■ **ЗАДАНИЕ A**: Выведите без изменений строки записей, начиная с первой строки записей и заканчивая строкой, в которой есть «Answer: point 32,35», включительно.

Русская живопись. Пробуждение памяти — страница 57 из 83

Другим импульсом стала попытка художников осуществить собственные религиозные искания. Эти искания реализовывались по-разному: более непосредственно — у Кандинского и Гончаровой, в противоречивой форме — у Малевича или Филонова. Первые двое многочисленными произведениями подтверждают серьезность намерений. Гончарова буквально заполоняла выставки огромными полотнами, исполненными искренних чувств и религиозной одержимости и в общих чертах соответствовавшими традиционной христианской иконографии. Тем более она должна была испытывать чувство горькой обиды, когда работы такого рода снимались с выставок «по цензурным соображениям». Так или иначе проблема соотношения авангардного искусства с христианской традицией остается одной из самых значительных и животрепещущих.

Если вернуться к неопримитивизму и подвергнуть творчество его представителей не первичному, а более внимательному анализу, то можно прийти к выводу, что это направление оказалось неожиданно связанным с традициями русского реализма второй половины XIX века. В отличие от фовистов и экспрессионистов, Ларионов, Гончарова, Шевченко и другие мастера этого круга любили рассказ в живописи, подчеркивали важность нарративного начала, хотя настаивали на главенстве живописно-пластического подхода и нередко обращались к тем пластам народной жизни, к тем сторонам повседневности, которые прежде привлекали внимание художников-реалистов. Ларионов исследовал и воспевал русскую провинцию — до него она интересовала не только мирискусников — Добужинского и Кустодиева, но и передвижников — Репина и Маковского. Гончарова большую часть своего творчества посвятила крестьянской жизни, мимо которой не прошел почти ни один передвижник. Малевич в самом начале 1910-х годов также избрал своими героями крестьян. Татлин, Шевченко, Ларионов — солдат, матросов, уличных музыкантов, прачек. Разумеется, Шевченко, когда писал своих прачек или музыкантов, не пытался имитировать Архипова и тем более жанриста 50-х годов Чернышева (которого, скорее всего, не знал), а Гончарова — Перова или Маковского. Дело в том, что все эти пласты русской жизни, в которые в свое время проникали русские живописцы XIX века, продолжали оставаться в России теми же — наполненными противоречиями, возбуждающими вопросы, требующими внимания общественности, в конце концов определяющими российское мировосприятие. Новые художники смотрели на тот же жизненный материал — смотрели по-другому, иными глазами, искали не то, что искали их предшественники, но все равно уйти, оторваться от этого материала не могли. Традиция утверждалась сама собой — в силу обращенности к тому же предмету.

■ **ИСХОДНЫЕ ДАННЫЕ**:

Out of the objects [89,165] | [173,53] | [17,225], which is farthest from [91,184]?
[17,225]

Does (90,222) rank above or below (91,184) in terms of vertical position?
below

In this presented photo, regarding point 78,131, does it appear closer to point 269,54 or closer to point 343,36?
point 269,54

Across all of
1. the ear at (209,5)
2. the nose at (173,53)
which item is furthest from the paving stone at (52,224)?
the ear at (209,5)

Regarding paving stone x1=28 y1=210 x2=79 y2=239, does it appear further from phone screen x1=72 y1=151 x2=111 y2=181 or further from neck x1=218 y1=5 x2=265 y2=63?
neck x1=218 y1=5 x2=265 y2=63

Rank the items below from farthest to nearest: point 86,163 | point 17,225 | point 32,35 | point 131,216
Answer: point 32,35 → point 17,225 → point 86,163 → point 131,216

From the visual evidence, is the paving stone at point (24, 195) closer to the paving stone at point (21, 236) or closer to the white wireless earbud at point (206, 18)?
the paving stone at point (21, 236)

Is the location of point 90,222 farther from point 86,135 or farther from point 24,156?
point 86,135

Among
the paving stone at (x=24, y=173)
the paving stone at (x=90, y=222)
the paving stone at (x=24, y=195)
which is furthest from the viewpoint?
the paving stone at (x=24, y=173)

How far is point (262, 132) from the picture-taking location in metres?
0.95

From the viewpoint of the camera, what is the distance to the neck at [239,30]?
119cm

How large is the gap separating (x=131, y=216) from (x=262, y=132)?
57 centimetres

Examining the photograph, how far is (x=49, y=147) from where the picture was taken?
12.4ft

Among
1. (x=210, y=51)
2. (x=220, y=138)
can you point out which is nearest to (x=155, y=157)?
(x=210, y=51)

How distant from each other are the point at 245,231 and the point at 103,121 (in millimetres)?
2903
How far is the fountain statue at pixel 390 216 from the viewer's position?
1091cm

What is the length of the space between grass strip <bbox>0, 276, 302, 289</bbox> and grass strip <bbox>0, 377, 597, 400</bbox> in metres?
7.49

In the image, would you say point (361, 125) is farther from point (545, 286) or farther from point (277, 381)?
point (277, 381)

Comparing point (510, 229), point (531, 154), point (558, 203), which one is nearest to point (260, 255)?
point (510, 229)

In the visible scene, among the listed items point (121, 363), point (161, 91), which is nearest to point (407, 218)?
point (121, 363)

■ **ЗАДАНИЕ B**:
Ответьте на вопросы по тексту о русской живописи.
(i) Чьи работы, согласно тексту, снимались с выставок «по цензурным соображениям»?
(ii) В отличие от каких художников мастера круга неопримитивизма любили рассказ в живописи?
(iii) Кого Малевич избрал своими героями в самом начале 1910-х годов?

■ **ОТВЕТ A**:
Out of the objects [89,165] | [173,53] | [17,225], which is farthest from [91,184]?
[17,225]

Does (90,222) rank above or below (91,184) in terms of vertical position?
below

In this presented photo, regarding point 78,131, does it appear closer to point 269,54 or closer to point 343,36?
point 269,54

Across all of
1. the ear at (209,5)
2. the nose at (173,53)
which item is furthest from the paving stone at (52,224)?
the ear at (209,5)

Regarding paving stone x1=28 y1=210 x2=79 y2=239, does it appear further from phone screen x1=72 y1=151 x2=111 y2=181 or further from neck x1=218 y1=5 x2=265 y2=63?
neck x1=218 y1=5 x2=265 y2=63

Rank the items below from farthest to nearest: point 86,163 | point 17,225 | point 32,35 | point 131,216
Answer: point 32,35 → point 17,225 → point 86,163 → point 131,216

■ **ОТВЕТ B**:
(i) Работы Гончаровой.
(ii) В отличие от фовистов и экспрессионистов.
(iii) Крестьян.